As you can see in the below chart, the sweet spot for this set of data is to use 10 columns in the table statement.  After that the elapsed time increases.  Try utilizing this technique to reduce the amount of time it takes to process your freqn data.



%macro createsampledata(

    rows      = 1000000

  , byvalue   = 1000

);

  %local i;

  proc datasets

    lib = work

    nolist

    kill

  ;

  quit;

 

  data results;

    attrib

      stepvalue length = 3

      duration  length = 8 format = time12.3

    ;

    call missing(of _all_);

    stop;

  run;

   

  /* Create sample data */

  data tempdata(drop = t_:);

    array dummy {*} $16 char_1 - char_100;

    call streaminit(123);  

    

    do t_0 = 1 to &rows by &byvalue;

      do t_1 = 1 to dim(dummy);

        do t_2 = 1 to int(17 * rand('uniform'));

          substr(dummy[t_1], t_2) = byte(int(65 + 26 * rand('uniform')));

        end;

      end;

      output;

    end;

  run; 

  

  /* Not everything is unique so add via byvalue */

  %do i = 1 %to &byvalue;

    proc append

      base = sampledata

      data = tempdata

    ;

    run;

  %end;

%mend;

 

%macro freqnfaster(stepvalue = 1);

  %local i j starttime columncount;

 

  proc sql noprint;

    select      name

    into        :name1 -

    from        dictionary.columns

    where           libname = "WORK"

                and memname = "SAMPLEDATA"

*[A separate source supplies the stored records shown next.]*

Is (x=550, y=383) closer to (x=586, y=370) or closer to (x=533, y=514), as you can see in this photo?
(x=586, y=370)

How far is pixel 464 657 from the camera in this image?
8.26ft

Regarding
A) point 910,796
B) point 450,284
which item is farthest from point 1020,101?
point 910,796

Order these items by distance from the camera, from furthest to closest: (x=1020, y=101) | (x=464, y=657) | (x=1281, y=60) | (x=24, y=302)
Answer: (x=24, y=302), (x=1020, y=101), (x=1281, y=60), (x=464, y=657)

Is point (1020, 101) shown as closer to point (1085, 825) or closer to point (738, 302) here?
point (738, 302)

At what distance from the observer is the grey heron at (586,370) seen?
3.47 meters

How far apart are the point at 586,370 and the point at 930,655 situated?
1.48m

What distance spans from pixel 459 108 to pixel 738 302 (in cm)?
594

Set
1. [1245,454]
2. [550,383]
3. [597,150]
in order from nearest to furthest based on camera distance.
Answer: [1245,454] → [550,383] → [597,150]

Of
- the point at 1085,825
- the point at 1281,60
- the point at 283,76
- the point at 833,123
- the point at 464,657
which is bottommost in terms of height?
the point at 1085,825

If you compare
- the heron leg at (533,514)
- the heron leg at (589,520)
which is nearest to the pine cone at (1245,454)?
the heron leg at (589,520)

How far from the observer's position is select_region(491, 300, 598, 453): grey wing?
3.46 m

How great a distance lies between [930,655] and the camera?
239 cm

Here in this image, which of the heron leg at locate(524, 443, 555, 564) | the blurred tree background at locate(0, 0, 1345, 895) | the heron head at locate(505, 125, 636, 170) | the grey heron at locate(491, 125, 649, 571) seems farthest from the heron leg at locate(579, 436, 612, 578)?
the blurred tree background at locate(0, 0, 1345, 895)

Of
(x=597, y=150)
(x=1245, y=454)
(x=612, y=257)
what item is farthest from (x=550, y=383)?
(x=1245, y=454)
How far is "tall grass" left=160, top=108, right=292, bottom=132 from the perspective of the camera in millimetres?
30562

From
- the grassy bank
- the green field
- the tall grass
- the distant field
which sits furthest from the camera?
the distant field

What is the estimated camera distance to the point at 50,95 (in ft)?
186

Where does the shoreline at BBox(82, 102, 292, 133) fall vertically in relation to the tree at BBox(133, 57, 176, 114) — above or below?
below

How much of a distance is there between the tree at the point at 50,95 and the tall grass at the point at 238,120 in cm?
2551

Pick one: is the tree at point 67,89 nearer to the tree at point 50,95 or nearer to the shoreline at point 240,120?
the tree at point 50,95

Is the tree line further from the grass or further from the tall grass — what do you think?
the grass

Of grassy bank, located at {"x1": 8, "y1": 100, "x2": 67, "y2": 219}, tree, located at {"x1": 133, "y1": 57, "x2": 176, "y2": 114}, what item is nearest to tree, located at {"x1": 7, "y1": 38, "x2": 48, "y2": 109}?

                and type = 'char'

    ;

  quit;

  %let columncount = &sqlobs; 

  

  %let starttime = %sysfunc(datetime());

  %do i = 1 %to &columncount %by &stepvalue;

    proc freq

      data  = work.sampledata

      order = freq

      noprint

    ;

    %do j = &i %to %sysfunc(min(%eval(&i + &stepvalue -1), &columncount));

      table &&name&j / missing out = work.freqout&j;

    %end;

    run;

  %end;

 

  proc sql;

    insert into work.results

      set

          stepvalue = &stepvalue

        , duration  = (datetime() - &starttime)

    ;

  quit;

%mend;

 

 

%createsampledata(

    rows      = 1000000

  , byvalue   = 1000

);

 

%freqnfaster(stepvalue = 1)

%freqnfaster(stepvalue = 2)

%freqnfaster(stepvalue = 3)

%freqnfaster(stepvalue = 5)

%freqnfaster(stepvalue = 8)

%freqnfaster(stepvalue = 10)

%freqnfaster(stepvalue = 15)

%freqnfaster(stepvalue = 20)

%freqnfaster(stepvalue = 25)

%freqnfaster(stepvalue = 30)

%freqnfaster(stepvalue = 50)

%freqnfaster(stepvalue = 100)

 

ods _all_ close;

ods listing gpath = "/myfolder";

ods graphics / reset = index imagename = 'freqnfast';

title 'PROC FREQ Results of 1M rows and 100 columns';

proc sgplot data = results;

  hbar stepvalue /

    response = duration

    stat = mean

    datalabel

  ;

  xaxis grid label = 'Duration';

  yaxis grid label = 'Step Value';

run;